Cumpre rememorar, ainda, ante a sua inteira pertinência, o magistério de PAULO RANGEL (“Direito Processual Penal”, p. 411/412, item n. 7.5.1, 8ª ed., 2004, Lumen Juris):

“A palavra comunhão vem do latim ‘communione’, que significa ato ou efeito de comungar, participação em comum em crenças, idéias ou interesses. Referindo-se à prova, portanto, quer-se dizer que a mesma, uma vez no processo, pertence a todos os sujeitos processuais (partes e juiz), não obstante ter sido levada apenas por um deles. (…).

O princípio da comunhão da prova é um consectário lógico dos princípios da verdade real e da igualdade das partes na relação jurídico-processual, pois as partes, a fim de estabelecer a verdade histórica nos autos do processo, não abrem mão do meio de prova levado para os autos. (…)

 Por conclusão, os princípios da verdade real e da igualdade das partes na relação jurídico-processual fazem com que as provas carreadas para os autos pertençam a todos os sujeitos processuais, ou seja, dão origem ao princípio da comunhão das provas.” (grifei)
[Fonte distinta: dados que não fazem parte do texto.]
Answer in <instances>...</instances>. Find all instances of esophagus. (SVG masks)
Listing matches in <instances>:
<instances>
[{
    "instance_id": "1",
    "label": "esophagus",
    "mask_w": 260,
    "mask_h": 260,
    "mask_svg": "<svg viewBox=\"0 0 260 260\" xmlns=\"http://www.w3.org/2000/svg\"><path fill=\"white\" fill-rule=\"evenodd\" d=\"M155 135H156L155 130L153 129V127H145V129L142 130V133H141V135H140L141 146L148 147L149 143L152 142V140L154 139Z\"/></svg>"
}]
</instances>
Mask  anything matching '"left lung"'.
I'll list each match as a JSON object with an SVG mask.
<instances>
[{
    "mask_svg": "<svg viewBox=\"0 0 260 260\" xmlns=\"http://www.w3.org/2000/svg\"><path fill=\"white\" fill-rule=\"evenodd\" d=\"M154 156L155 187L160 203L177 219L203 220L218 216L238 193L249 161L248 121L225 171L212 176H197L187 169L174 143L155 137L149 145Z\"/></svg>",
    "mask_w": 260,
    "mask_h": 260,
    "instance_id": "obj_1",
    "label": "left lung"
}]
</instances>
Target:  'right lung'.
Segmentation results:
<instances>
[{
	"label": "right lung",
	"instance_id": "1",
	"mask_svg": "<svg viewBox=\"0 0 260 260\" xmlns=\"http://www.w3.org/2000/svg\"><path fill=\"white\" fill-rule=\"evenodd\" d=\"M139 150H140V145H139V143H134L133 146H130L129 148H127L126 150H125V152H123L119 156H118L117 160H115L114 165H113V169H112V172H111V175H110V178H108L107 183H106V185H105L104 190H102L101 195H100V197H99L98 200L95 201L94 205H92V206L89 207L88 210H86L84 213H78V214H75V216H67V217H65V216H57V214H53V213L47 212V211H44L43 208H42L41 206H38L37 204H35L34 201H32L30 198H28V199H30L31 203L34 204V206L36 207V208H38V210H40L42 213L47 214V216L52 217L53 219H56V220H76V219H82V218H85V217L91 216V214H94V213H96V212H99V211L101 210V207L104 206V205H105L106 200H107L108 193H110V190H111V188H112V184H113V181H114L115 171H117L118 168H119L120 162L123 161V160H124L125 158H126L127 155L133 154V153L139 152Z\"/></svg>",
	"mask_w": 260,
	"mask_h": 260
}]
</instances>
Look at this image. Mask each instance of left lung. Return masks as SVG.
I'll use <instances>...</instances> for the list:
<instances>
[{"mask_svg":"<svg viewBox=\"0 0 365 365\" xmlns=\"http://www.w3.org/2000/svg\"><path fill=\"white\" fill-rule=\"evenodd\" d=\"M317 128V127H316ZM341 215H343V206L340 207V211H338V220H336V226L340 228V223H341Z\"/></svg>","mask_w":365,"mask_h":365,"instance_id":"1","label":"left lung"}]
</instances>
 É por tal razão que se impõe assegurar ao Advogado, em nome de seu constituinte, o acesso a toda informação já produzida e formalmente incorporada aos autos da investigação penal em causa, mesmo porque o conhecimento do acervo probatório pode revestir-se de particular relevo para a própria elaboração da defesa técnica por parte do interessado.

É fundamental, no entanto, para o efeito referido nesta decisão, que os elementos probatórios já tenham sido formalmente produzidos nos autos da persecução penal.

O que não se revela constitucionalmente lícito, segundo entendo, é impedir que o interessado, qualquer interessado, tenha pleno acesso aos dados probatórios que, já documentados nos autos (porque a estes formalmente incorporados ou a eles regularmente apensados), veiculam informações que possam revelar-se úteis ao conhecimento da verdade real e à condução da defesa da pessoa investigada (como no caso) ou processada pelo Estado, ainda que o procedimento de persecução penal esteja submetido a regime de sigilo.

O fato irrecusável, no exame da questão do acesso a procedimentos estatais em regime de sigilo – especialmente naqueles casos em que o Estado se vale do instituto da colaboração premiada –, é um só: o delatado – como assinala a doutrina (FREDERICO VALDEZ PEREIRA, “Delação Premiada – legitimidade e procedimento”, p. 124/125, item n. 4.2.3.1, 2013, Juruá) –, tem, constitucionalmente, o direito de confrontar, em sede processual, o colaborador ou delator em razão da prerrogativa do contraditório, assegurada, em juízo, a quem sofre imputação penal deduzida pelo Estado.